Otro  ejemplo:  el  joven  que  dice a la muchacha de sus sueños: tú  me has conquistado  el corazón…    ahí  ya  depende de la  respuesta  de  la interpelada  que puede ser:  “muchas  gracias pero  ya  estoy  comprometida  con otro”…  Eso puede dar  pie  a  distintas  reacciones tanto  del  conquistador que  se siente conquistado,  como  de la  que no tiene  ningún interés  en  dicha conquista.

Pero la expresión conquista, conquistador,  tiene unas connotaciones  distintas  cuando  se trata de tierras  no  tan solitarias como  el  Everest,  porque  son territorios ya  habitados  por seres de cultura distinta a la de los  conquistadores y estos  no van  allí  porque les han conquistado  el  corazón una  belleza, sino  porque  ha conquistado  su codicia  el  oro, la tierra, los cultivos  que en ella  han descubierto, el  poder  que  pueden  sacar…

Los habitantes  de ese  país conquistado no suelen  decir “qué  bueno  que  viniste”  y  suelen  pedir,  a los  conquistadores  que mejor se marchen; pero estos  se sacan del bolsillo un montón  de  motivos  convincentes para  ellos(?): Les vienen a traer  su cultura, sus inventos, su religión… porque la  de  los  conquistados  dicen que  no sirve.

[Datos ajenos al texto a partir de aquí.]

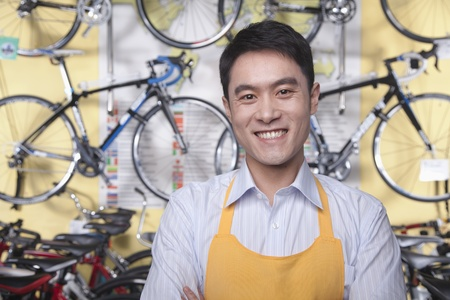 small business: Portrait of young male mechanic in bicycle store, Beijing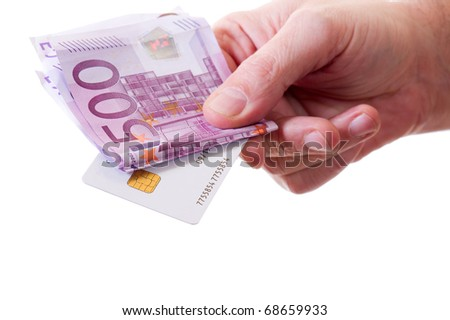 hand with money  and credit card - stock photo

Detrás  de los  conquistadores  iban  los misioneros,  muchos convencidos de  que  la única fe era la propia, pero otros más sensatos se atrevieron a decir a los conquistadores:


“¿Estos no son hombres? ¿Con éstos no se deben guardar y cumplir los preceptos de caridad y de la justicia? ¿Estos no tenían sus tierras propias y sus señores y señoríos? ¿Estos hannos ofendido en algo? ¿La ley de Cristo, no somos obligados a predicársela y trabajar con toda diligencia de convertirlos?... Todos estáis en pecado mortal, y en él vivís y morís, por la crueldad y tiranía que usáis con estas inocentes gentes. 

(Sermón Fray Antonio  Montesinos O.P., diciembre 1511)


En  un sólo  título  resumió todo eso el  también dominico Gustavo  Gutiérrez  en  su libro: <Dios o el oro en las indias>  pero  los  descendientes de los conquistadores  siguen enfrentándose  a un papa  italo-argentino cuando  siglos  después  pide perdón a los  “hijos  de la Nueva España”  por  la conquista  que se hizo  a la sombra  de la cruz.


Ya  ven cómo  las  cosas  más sagradas y las palabras más  solemnes  tienen  un  doble sentido o un uso contradictorio.

Que cualquiera de nosotros  seamos capaces  de conquistar  corazones  pero no  poner o  imponer nuestras creencias y menos como pretexto  para  conquistar poder o  cheques.